(EXERCISE MATERIAL):
- Opening Delimiter -
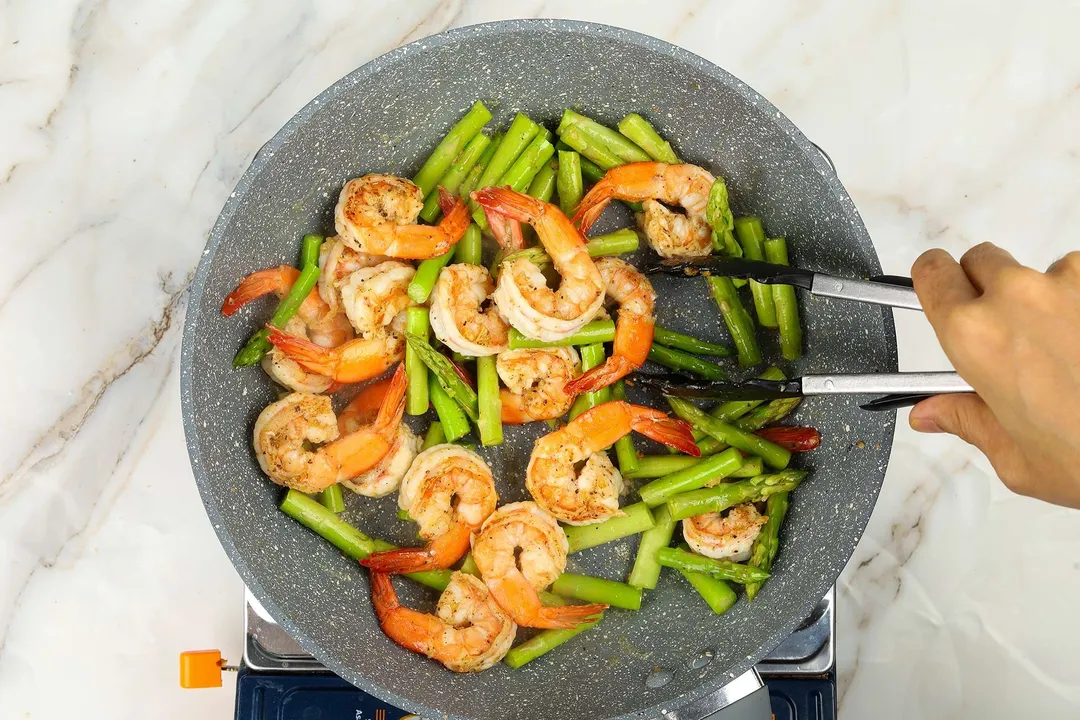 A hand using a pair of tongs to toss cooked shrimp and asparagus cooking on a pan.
- Closing Delimiter -
- Opening Delimiter -
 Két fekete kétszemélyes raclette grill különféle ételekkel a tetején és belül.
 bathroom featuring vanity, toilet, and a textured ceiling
- Closing Delimiter -
(PROMPT): Using the entries above, extract exactly the span from the line with "Két fekete kétszemélyes" to the line with "bathroom featuring vanity, toilet, and", both lines included; leave out everything else.

(RESPONSE TO THIS EXERCISE):
 Két fekete kétszemélyes raclette grill különféle ételekkel a tetején és belül.
 bathroom featuring vanity, toilet, and a textured ceiling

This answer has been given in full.